Is Proxmox 1.9 more reliable than Proxmox 2.3?

Cayuga

Renowned Member
May 3, 2011
86
0
71
Last night we saw about 14 out of 80+ machines hang. Most had the "unable to connect to VM XXX socket - timeout after 31 retries" problem when we went to see what was wrong with them, but a few had the "hda: lost interrupt" problem (when VM's crash here, it's almost always one of these two errors).

These are all systems that ran for months at a time in Proxmox 1.9 and after 3 months, none of them have been able to run for a whole month in Proxmox 2.x (most recently 2.3). We've tried both local and shared storage without any noticeable difference.

Are we doing something wrong? Is Proxmox 1.9 more stable than Proxmox 2.3?

Where should I be looking to track this down?

Thanks!
 
1.9 is EOL already. if you have any issue with latest 2.x you need to analyze it.

if you can´t find the cause, our support team can assist (if you have a valid subscription).
 
1.9 is EOL already. if you have any issue with latest 2.x you need to analyze it.

if you can´t find the cause, our support team can assist (if you have a valid subscription).


A couple of questions come to mind. Are these machines with hardware or software raid? What type of drives, SAS or just sata. The HDA disconnection is indicating a problem with the drive, drive controller, driver or interaction of all the above and memory issues. If you are losing HDA, it will not make any difference if you are on shared stortage since local OS and configuration information is stored on the local machine.

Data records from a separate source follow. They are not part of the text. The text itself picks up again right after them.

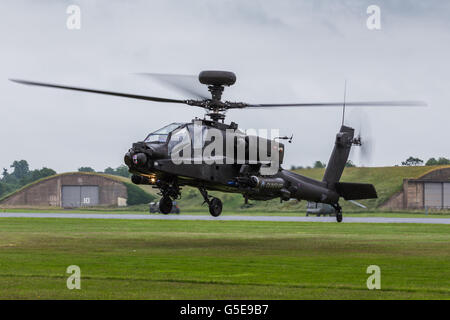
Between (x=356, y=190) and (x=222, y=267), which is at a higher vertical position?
(x=356, y=190)

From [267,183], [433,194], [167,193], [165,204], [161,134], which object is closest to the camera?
[161,134]

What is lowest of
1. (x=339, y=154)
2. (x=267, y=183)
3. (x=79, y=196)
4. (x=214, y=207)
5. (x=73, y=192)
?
(x=79, y=196)

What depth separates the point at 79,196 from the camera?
12350 centimetres

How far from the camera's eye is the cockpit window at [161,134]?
2995cm

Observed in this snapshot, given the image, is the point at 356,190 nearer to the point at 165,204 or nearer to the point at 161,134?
the point at 165,204

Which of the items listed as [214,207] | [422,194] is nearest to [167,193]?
[214,207]

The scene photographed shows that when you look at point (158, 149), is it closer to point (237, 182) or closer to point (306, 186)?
point (237, 182)

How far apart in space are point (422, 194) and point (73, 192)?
6315 centimetres

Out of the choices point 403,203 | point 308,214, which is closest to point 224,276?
point 308,214

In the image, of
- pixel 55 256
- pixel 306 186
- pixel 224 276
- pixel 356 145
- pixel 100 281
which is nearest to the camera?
pixel 100 281

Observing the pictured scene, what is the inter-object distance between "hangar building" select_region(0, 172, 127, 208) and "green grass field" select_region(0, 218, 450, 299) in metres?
86.4

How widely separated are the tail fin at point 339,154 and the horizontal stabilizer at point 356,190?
675 mm
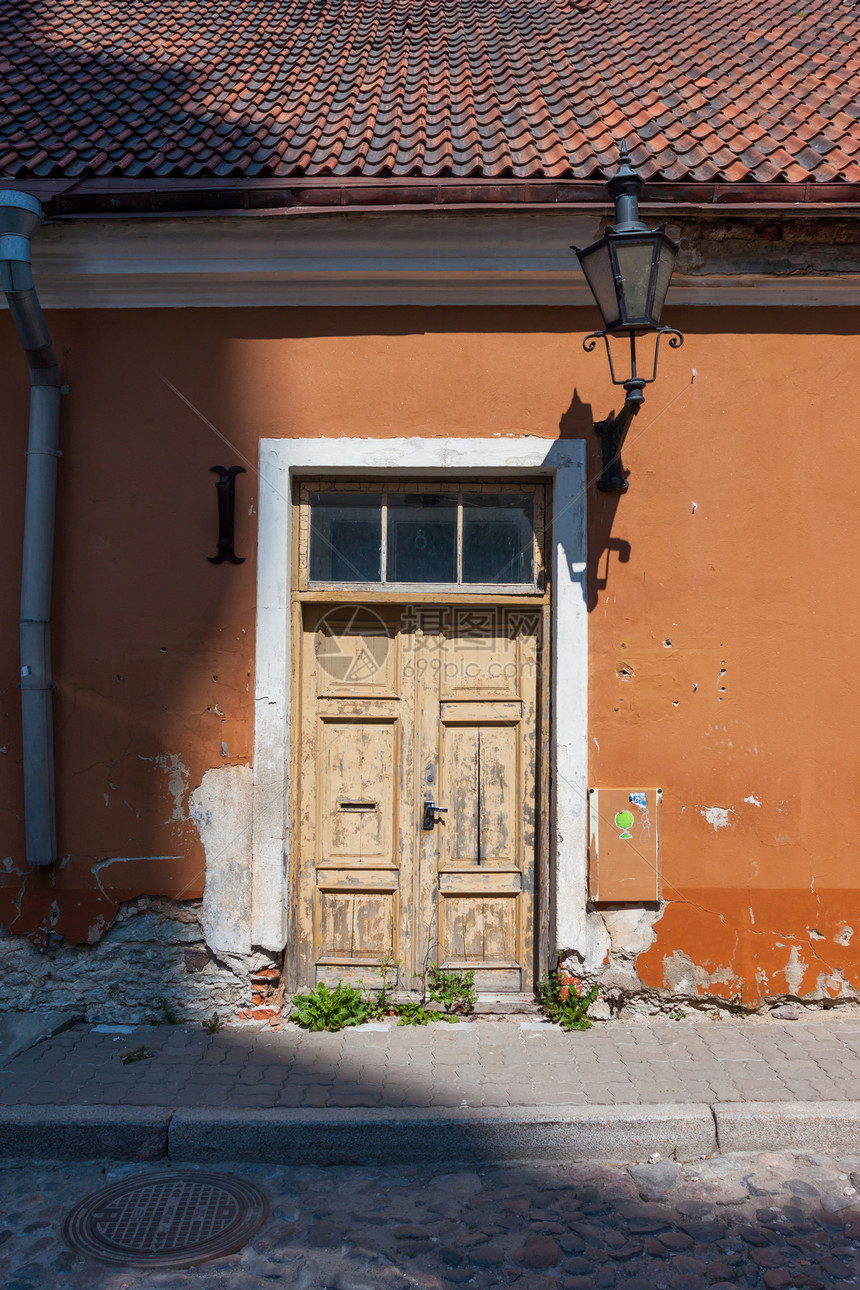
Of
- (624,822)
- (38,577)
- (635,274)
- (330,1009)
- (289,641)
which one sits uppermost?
(635,274)

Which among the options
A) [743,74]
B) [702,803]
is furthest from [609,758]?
[743,74]

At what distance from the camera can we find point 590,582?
4707 millimetres

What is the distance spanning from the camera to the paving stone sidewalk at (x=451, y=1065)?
3.76m

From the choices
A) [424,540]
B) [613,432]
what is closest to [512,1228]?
[424,540]

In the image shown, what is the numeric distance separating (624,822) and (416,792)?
1110mm

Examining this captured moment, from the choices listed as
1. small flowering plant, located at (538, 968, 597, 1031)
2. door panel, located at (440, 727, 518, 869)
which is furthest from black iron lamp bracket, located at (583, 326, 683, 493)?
small flowering plant, located at (538, 968, 597, 1031)

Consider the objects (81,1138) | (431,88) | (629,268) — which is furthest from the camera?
(431,88)

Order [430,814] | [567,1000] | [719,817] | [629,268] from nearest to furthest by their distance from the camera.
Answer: [629,268]
[567,1000]
[719,817]
[430,814]

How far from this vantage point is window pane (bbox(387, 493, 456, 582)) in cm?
489

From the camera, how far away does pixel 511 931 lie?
4852mm

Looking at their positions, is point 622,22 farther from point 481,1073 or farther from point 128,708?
point 481,1073

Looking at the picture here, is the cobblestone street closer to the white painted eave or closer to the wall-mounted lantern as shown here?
the wall-mounted lantern

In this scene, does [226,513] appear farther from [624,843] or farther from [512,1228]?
[512,1228]

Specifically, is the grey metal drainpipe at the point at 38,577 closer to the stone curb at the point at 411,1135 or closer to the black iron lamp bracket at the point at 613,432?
the stone curb at the point at 411,1135
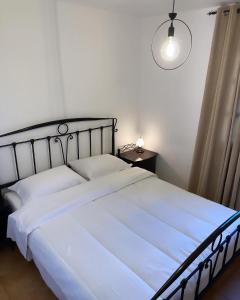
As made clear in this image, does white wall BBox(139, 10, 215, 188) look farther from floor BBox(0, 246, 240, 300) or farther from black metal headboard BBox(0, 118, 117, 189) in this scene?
floor BBox(0, 246, 240, 300)

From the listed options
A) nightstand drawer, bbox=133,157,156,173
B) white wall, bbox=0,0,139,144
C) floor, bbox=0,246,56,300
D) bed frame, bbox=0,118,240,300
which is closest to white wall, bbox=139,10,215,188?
nightstand drawer, bbox=133,157,156,173

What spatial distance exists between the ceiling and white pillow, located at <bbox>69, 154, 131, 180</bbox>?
170 cm

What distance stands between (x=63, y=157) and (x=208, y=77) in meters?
1.92

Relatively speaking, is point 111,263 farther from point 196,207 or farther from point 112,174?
point 112,174

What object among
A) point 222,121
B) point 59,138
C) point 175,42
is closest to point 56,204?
point 59,138

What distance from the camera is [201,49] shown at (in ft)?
8.82

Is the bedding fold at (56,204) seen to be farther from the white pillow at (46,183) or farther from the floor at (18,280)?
the floor at (18,280)

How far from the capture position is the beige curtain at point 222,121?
2.36 metres

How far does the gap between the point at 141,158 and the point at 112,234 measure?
1554mm

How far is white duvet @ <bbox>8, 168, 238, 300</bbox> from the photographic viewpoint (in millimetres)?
1443

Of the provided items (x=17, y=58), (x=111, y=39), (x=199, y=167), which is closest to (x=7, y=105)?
(x=17, y=58)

Since it was subset, were the ones that went down KVM vs CT and which ones indicated the HDA problem. There could be marginal sector developing on the drive.

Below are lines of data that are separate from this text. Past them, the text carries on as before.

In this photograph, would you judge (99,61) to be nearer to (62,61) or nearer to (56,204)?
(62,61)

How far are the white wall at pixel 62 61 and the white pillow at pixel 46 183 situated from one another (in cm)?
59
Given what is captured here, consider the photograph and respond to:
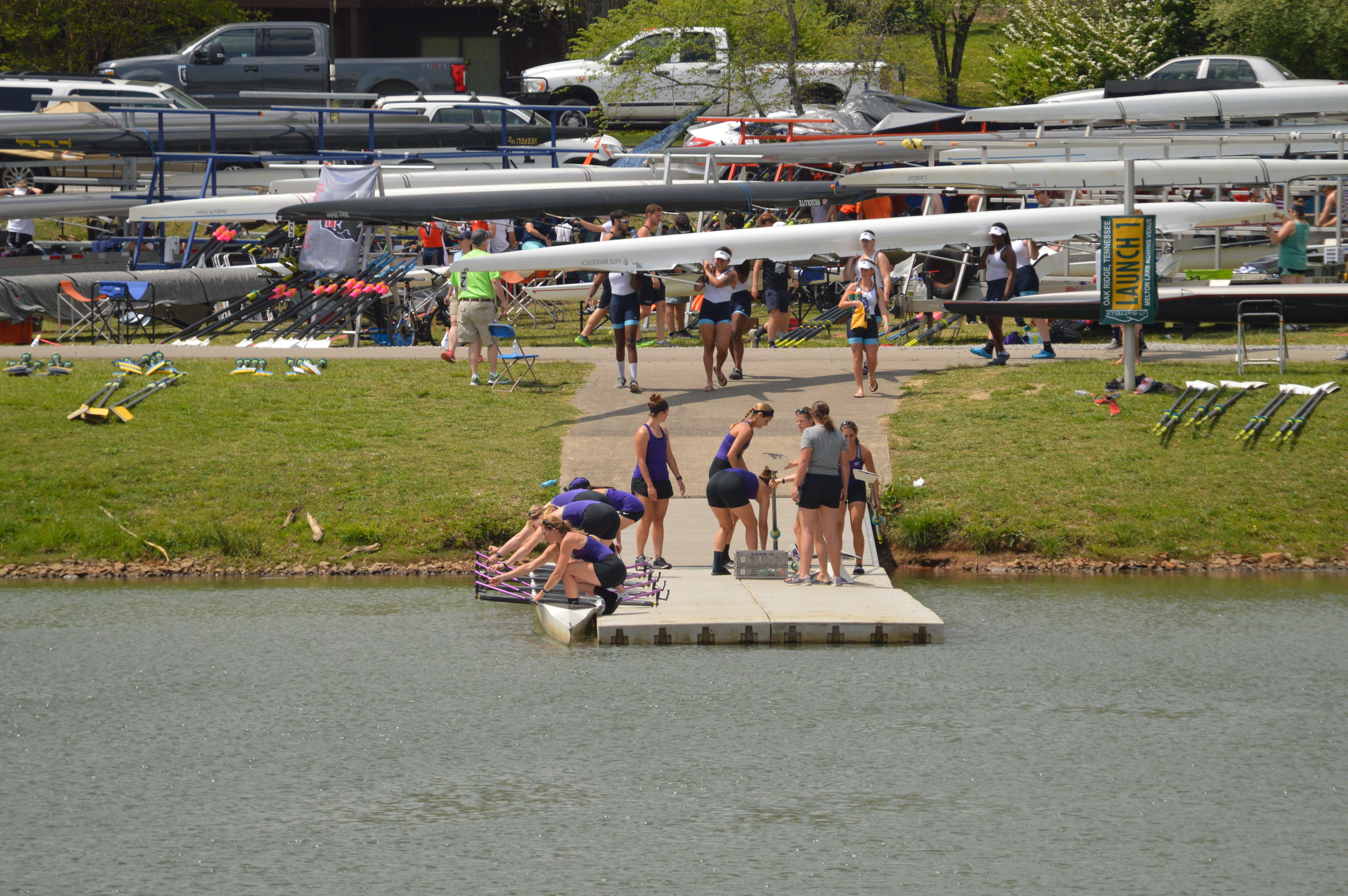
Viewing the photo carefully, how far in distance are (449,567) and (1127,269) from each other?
8.14 meters

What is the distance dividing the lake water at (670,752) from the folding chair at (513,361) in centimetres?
478

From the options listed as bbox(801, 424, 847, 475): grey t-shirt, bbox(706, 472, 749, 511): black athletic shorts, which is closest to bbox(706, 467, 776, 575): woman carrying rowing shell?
bbox(706, 472, 749, 511): black athletic shorts

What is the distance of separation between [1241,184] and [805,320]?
22.3 ft

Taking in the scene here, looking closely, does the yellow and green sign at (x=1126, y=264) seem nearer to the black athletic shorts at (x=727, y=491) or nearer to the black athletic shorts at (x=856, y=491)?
the black athletic shorts at (x=856, y=491)

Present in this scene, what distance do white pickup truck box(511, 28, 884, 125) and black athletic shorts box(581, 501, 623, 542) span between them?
64.5ft

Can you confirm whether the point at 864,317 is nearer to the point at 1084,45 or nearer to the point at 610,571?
the point at 610,571

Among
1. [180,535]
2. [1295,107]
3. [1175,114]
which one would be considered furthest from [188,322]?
[1295,107]

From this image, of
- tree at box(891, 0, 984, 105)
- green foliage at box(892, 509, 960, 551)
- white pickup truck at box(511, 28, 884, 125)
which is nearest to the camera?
green foliage at box(892, 509, 960, 551)

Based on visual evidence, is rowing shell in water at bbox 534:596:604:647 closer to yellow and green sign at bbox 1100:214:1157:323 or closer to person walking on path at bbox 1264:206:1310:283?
yellow and green sign at bbox 1100:214:1157:323

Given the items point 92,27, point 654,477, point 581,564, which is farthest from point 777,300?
point 92,27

Depending on make and vendor, I know that HP has been having lots of firmware updates for Raid Controllers and various SAS and Sata drives to prevent heads parking or going to places where you do not want them to go and having a bad things happen. Last month HP updated a very large portion of server drives with firmware updates. Those are segate and wd drives.

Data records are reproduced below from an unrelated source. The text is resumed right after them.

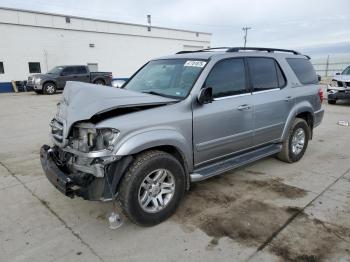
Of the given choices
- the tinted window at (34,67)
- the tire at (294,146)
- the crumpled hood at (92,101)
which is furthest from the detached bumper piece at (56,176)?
the tinted window at (34,67)

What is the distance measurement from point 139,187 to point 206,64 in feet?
5.82

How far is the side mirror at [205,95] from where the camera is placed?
3549 mm

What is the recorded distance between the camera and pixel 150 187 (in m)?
3.34

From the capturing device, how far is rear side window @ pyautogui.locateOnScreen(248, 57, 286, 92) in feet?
14.9

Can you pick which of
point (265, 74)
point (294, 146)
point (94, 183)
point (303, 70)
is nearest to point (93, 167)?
point (94, 183)

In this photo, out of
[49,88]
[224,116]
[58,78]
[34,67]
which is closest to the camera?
[224,116]

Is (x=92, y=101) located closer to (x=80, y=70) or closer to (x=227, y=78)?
(x=227, y=78)

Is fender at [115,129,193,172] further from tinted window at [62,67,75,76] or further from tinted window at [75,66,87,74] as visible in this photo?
tinted window at [75,66,87,74]

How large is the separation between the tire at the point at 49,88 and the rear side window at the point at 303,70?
647 inches

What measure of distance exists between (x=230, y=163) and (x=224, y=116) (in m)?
0.66

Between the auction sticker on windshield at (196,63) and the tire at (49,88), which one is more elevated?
the auction sticker on windshield at (196,63)

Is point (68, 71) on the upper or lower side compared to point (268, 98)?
upper

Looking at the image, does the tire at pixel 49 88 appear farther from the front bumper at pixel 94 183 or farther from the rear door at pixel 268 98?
the front bumper at pixel 94 183

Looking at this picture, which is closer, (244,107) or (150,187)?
(150,187)
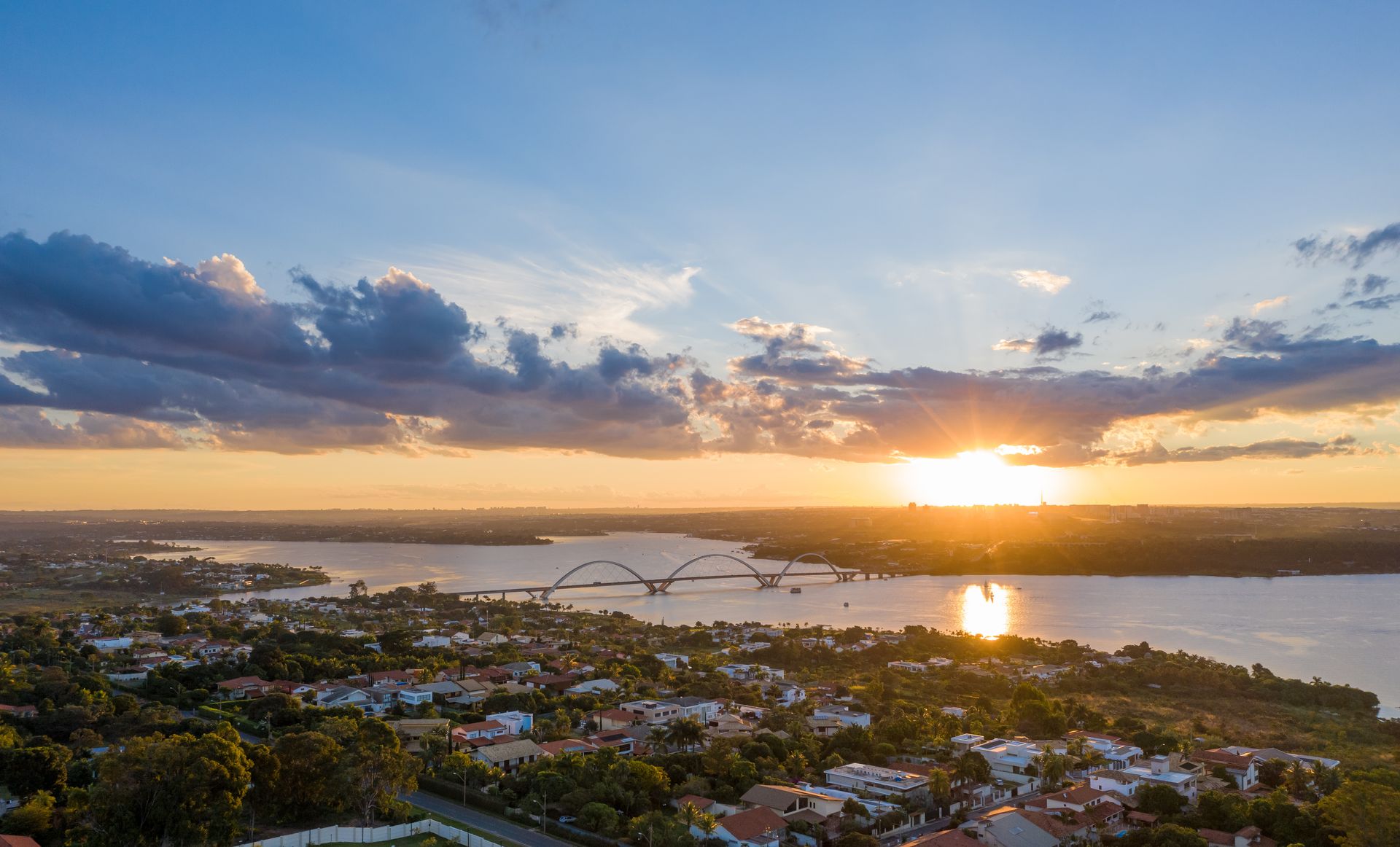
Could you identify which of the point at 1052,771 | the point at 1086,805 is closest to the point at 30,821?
the point at 1086,805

Are all firmwares uptodate that pertain to bios, raid controllers and drivers.

Run some good disk diag utilities against the drives and run memtest to rule out any potential memory issues. I know there have been some threads where people have had troubles with 2.3 such as with backup and it all came down to the memory used in the machine was not up to the job.
 
Thanks for the suggestions. The hardware is a mixture of IBM Bladecenter Blades and Dell Bladeserver Blades. Local storage is all SAS mostly individual drives, but some RAID1. Network storage is a CEPH cluster. All of the machines that died last night were KVM. I'm thinking back over the problems we've had in the last 6-8 weeks and I don't remember any CT hangs, but I'll keep a close eye on that going forward.

FYI - this is a 6 node PVE cluster and we say failures on at least 4 nodes. My experience has been that we'll be fine for 4-10 days and then have a bad night (like last night) and then fine again for days at a time. While we have had the occasional HDA and/or Socket problem during the day, we've never had a bunch of them during the day, only at night and therefore might be related somehow to backups as those run at night.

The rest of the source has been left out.